Information shown Start Marker

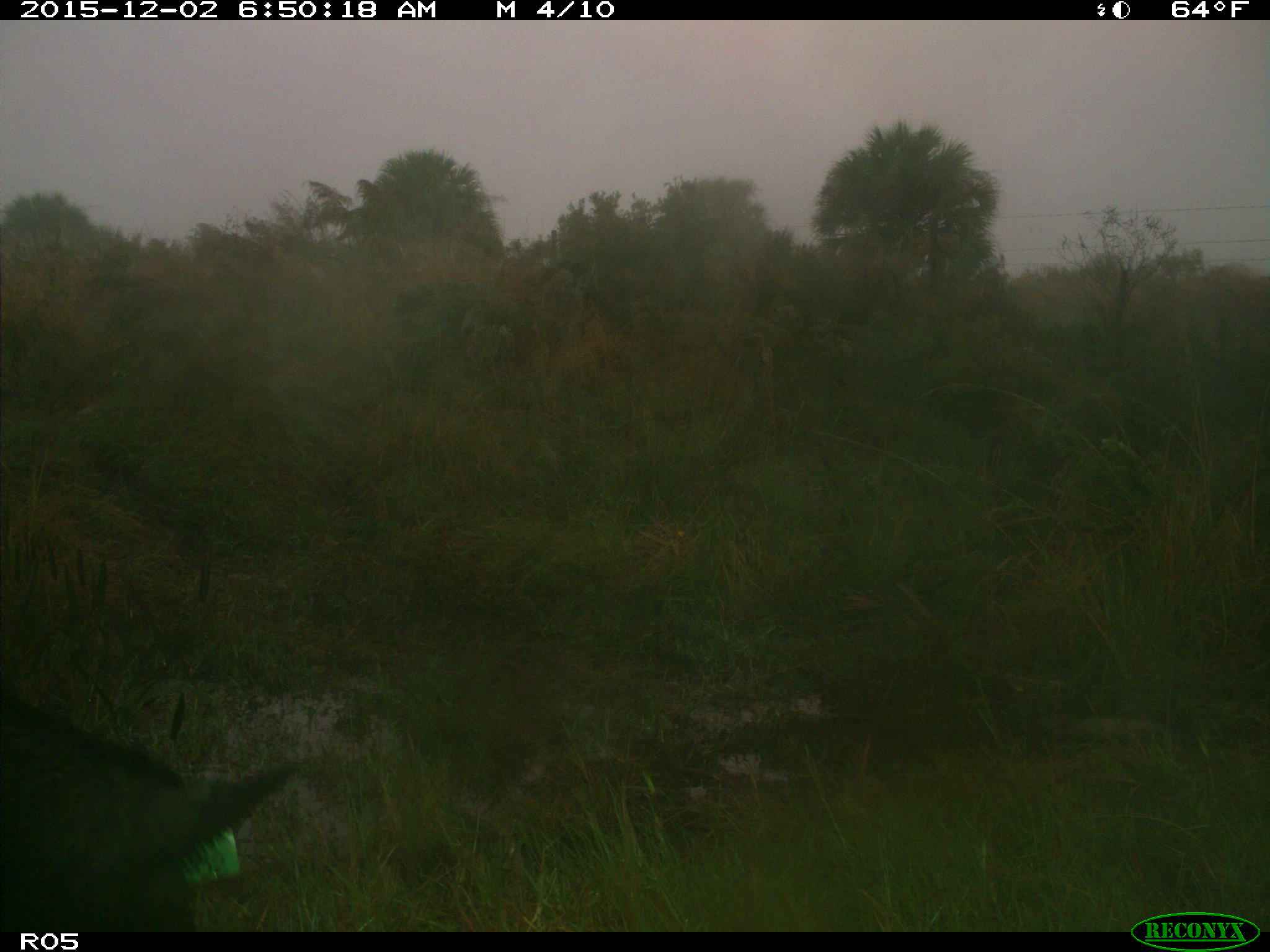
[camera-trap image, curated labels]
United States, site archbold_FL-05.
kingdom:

Information shown End Marker

Task brief: Extract all the data above exactly, excluding every picture.

Exercise answer:
[camera-trap image, curated labels]
United States, site archbold_FL-05.
kingdom:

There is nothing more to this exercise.